▶ [Stored data]
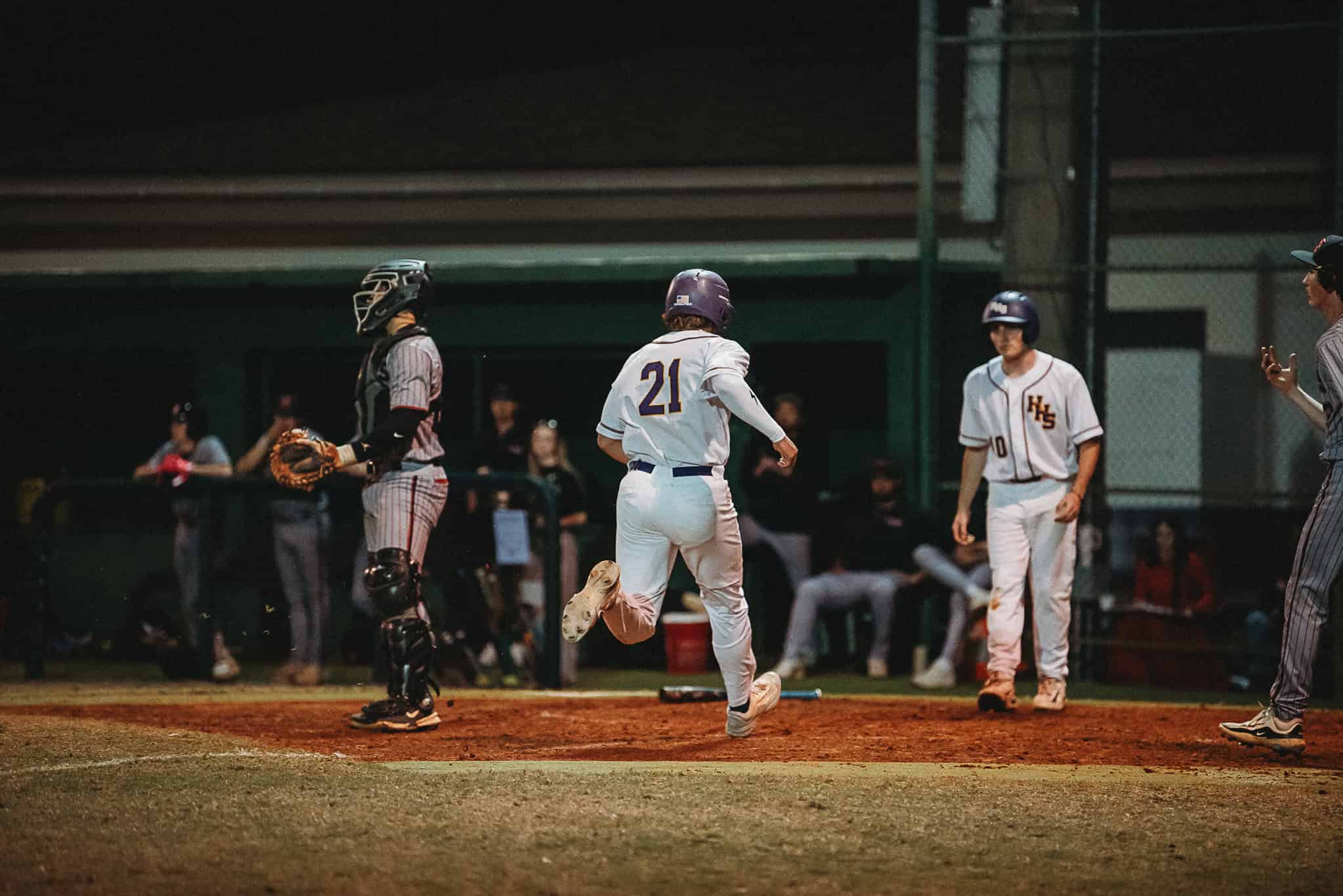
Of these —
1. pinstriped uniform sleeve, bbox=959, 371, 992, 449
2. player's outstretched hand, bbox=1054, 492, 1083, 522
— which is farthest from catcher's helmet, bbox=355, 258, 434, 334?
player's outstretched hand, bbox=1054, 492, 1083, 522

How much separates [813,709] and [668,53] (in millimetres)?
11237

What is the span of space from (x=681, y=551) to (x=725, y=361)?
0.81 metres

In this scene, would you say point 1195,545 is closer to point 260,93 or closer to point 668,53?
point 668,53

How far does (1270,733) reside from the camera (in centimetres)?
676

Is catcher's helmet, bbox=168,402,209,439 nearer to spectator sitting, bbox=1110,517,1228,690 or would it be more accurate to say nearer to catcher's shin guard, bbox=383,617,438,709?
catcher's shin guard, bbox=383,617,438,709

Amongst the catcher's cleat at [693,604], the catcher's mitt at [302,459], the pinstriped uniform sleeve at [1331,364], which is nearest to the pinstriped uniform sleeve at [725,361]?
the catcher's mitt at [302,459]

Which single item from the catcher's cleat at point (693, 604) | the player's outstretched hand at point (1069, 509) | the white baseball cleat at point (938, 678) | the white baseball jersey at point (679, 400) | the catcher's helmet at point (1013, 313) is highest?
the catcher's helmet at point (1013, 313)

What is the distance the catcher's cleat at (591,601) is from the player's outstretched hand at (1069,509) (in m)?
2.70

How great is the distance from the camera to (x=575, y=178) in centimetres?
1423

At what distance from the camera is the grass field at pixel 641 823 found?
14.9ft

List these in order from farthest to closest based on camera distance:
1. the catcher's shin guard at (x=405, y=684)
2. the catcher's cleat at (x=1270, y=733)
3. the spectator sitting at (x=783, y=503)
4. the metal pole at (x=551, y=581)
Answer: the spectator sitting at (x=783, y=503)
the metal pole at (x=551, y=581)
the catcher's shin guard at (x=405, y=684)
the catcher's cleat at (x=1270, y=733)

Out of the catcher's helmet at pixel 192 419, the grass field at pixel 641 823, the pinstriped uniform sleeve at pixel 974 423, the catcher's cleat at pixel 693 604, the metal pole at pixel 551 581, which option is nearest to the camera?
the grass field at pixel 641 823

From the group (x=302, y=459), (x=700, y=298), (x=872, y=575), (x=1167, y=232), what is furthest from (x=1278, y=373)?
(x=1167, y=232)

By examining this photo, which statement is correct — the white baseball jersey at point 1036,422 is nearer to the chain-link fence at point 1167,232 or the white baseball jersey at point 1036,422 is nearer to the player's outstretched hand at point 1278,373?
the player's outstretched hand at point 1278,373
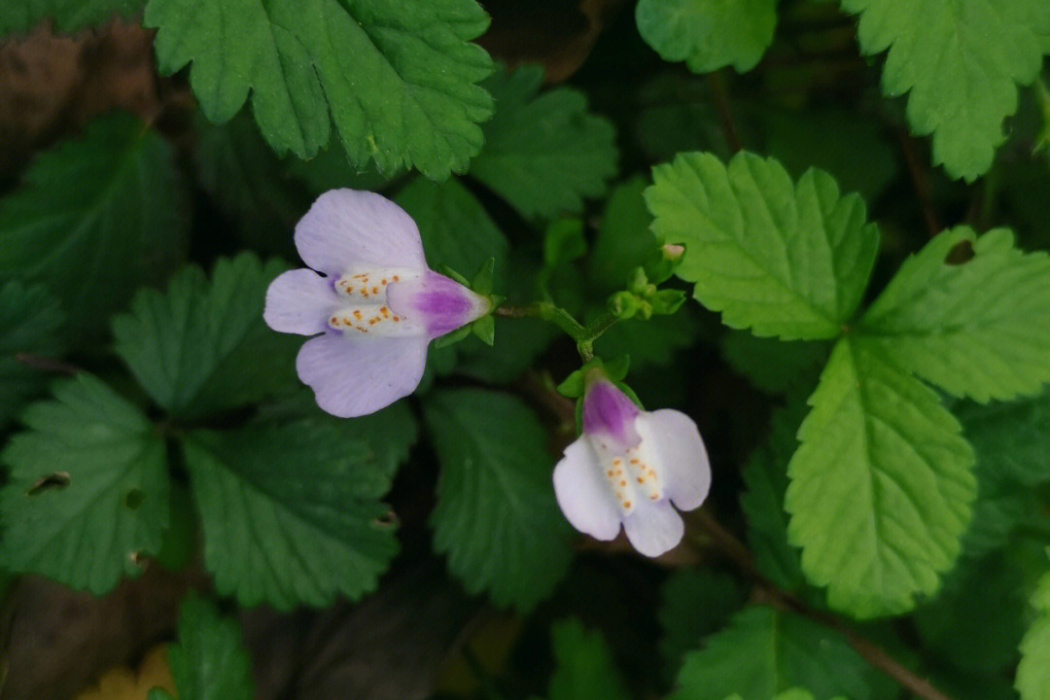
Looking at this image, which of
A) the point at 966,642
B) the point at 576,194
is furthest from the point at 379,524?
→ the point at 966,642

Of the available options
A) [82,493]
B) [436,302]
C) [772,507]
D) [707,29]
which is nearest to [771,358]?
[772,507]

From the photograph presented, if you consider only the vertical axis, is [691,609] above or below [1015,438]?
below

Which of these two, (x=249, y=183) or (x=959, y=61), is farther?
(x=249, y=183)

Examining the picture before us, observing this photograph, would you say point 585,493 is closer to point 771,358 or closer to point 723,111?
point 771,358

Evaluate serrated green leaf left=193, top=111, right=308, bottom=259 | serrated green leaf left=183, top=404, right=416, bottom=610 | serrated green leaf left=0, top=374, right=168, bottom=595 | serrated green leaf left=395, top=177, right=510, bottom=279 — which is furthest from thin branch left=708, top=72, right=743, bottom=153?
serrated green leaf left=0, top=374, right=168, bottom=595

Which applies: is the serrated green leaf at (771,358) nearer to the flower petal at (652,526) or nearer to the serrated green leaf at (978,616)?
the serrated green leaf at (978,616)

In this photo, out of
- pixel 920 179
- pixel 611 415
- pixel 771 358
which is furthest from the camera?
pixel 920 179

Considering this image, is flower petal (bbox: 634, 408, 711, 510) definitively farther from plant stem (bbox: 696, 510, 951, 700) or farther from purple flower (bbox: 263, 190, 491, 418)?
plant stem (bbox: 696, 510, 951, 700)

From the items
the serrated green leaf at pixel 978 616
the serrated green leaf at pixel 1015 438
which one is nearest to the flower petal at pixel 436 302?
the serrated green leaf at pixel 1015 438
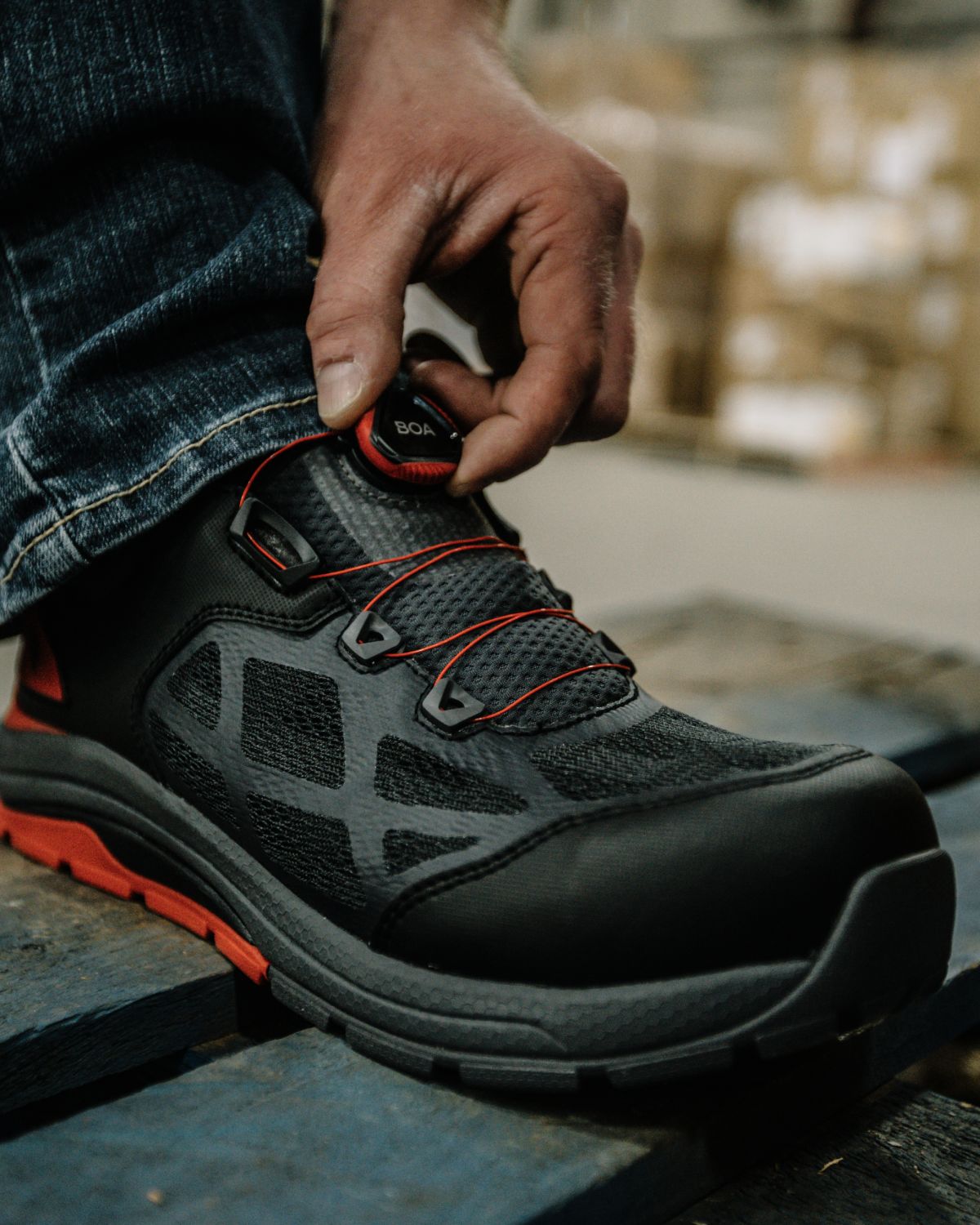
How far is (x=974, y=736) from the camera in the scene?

▶ [Task description] Rewrite every line of the rows above as a numbered list, skipping blank lines and leaving out the pictures.

▶ [Finished exercise]
1. Of these —
2. 1. pinstriped uniform sleeve, bbox=959, 371, 992, 449
3. 2. player's outstretched hand, bbox=1054, 492, 1083, 522
4. — which is farthest from catcher's helmet, bbox=355, 258, 434, 334?
5. player's outstretched hand, bbox=1054, 492, 1083, 522
6. How much separates [813,709] and [668,53] (in millimetres)?
7. 11237
8. What is the span of space from (x=681, y=551) to (x=725, y=361)?
9. 0.81 metres
10. In this scene, would you say point 1195,545 is closer to point 260,93 or closer to point 668,53?
11. point 668,53
12. How far does (1270,733) reside from the camera (in centimetres)?
13. 676
14. Is catcher's helmet, bbox=168,402,209,439 nearer to spectator sitting, bbox=1110,517,1228,690 or would it be more accurate to say nearer to catcher's shin guard, bbox=383,617,438,709?
15. catcher's shin guard, bbox=383,617,438,709
16. Amongst the catcher's cleat at [693,604], the catcher's mitt at [302,459], the pinstriped uniform sleeve at [1331,364], which is nearest to the pinstriped uniform sleeve at [725,361]?
17. the catcher's mitt at [302,459]
18. Which single item from the catcher's cleat at point (693, 604) | the player's outstretched hand at point (1069, 509) | the white baseball cleat at point (938, 678) | the white baseball jersey at point (679, 400) | the catcher's helmet at point (1013, 313) is highest?
19. the catcher's helmet at point (1013, 313)
20. What is the distance the catcher's cleat at (591,601) is from the player's outstretched hand at (1069,509) (in m)?
21. 2.70
22. How great is the distance from the camera to (x=575, y=178) in centimetres?
23. 1423
24. At what distance from the camera is the grass field at pixel 641 823 found?
25. 14.9ft
26. List these in order from farthest to closest based on camera distance:
27. 1. the catcher's shin guard at (x=405, y=684)
28. 2. the catcher's cleat at (x=1270, y=733)
29. 3. the spectator sitting at (x=783, y=503)
30. 4. the metal pole at (x=551, y=581)
31. Answer: the spectator sitting at (x=783, y=503)
32. the metal pole at (x=551, y=581)
33. the catcher's shin guard at (x=405, y=684)
34. the catcher's cleat at (x=1270, y=733)
35. Out of the catcher's helmet at pixel 192 419, the grass field at pixel 641 823, the pinstriped uniform sleeve at pixel 974 423, the catcher's cleat at pixel 693 604, the metal pole at pixel 551 581, which option is nearest to the camera?
36. the grass field at pixel 641 823
37. From the group (x=302, y=459), (x=700, y=298), (x=872, y=575), (x=1167, y=232), what is furthest from (x=1278, y=373)?
38. (x=1167, y=232)
39. By examining this photo, which statement is correct — the white baseball jersey at point 1036,422 is nearer to the chain-link fence at point 1167,232 or the white baseball jersey at point 1036,422 is nearer to the player's outstretched hand at point 1278,373?
40. the player's outstretched hand at point 1278,373
41. Looking at this image, which of
42. A) the point at 966,642
43. B) the point at 576,194
44. is furthest from the point at 379,524?
45. → the point at 966,642
46. Of the available options
47. A) [82,493]
48. B) [436,302]
49. C) [772,507]
50. D) [707,29]
51. which is nearest to [771,358]?
52. [772,507]
53. From the photograph presented, if you consider only the vertical axis, is [691,609] above or below [1015,438]?
54. below
55. Which of these two, (x=249, y=183) or (x=959, y=61), is farther?
56. (x=249, y=183)
57. Examining the picture before us, observing this photograph, would you say point 585,493 is closer to point 771,358 or closer to point 723,111?
58. point 771,358
59. Evaluate serrated green leaf left=193, top=111, right=308, bottom=259 | serrated green leaf left=183, top=404, right=416, bottom=610 | serrated green leaf left=0, top=374, right=168, bottom=595 | serrated green leaf left=395, top=177, right=510, bottom=279 — which is furthest from thin branch left=708, top=72, right=743, bottom=153?
60. serrated green leaf left=0, top=374, right=168, bottom=595
61. Which applies: is the serrated green leaf at (771,358) nearer to the flower petal at (652,526) or nearer to the serrated green leaf at (978,616)?
62. the serrated green leaf at (978,616)
63. In this photo, out of
64. - pixel 920 179
65. - pixel 611 415
66. - pixel 771 358
67. which is furthest from the camera?
68. pixel 920 179
69. Considering this image, is flower petal (bbox: 634, 408, 711, 510) definitively farther from plant stem (bbox: 696, 510, 951, 700) or farther from purple flower (bbox: 263, 190, 491, 418)?
70. plant stem (bbox: 696, 510, 951, 700)
71. From the items
72. the serrated green leaf at pixel 978 616
73. the serrated green leaf at pixel 1015 438
74. which one is nearest to the flower petal at pixel 436 302?
75. the serrated green leaf at pixel 1015 438
76. How far is (x=974, y=736) from the camera in the scene?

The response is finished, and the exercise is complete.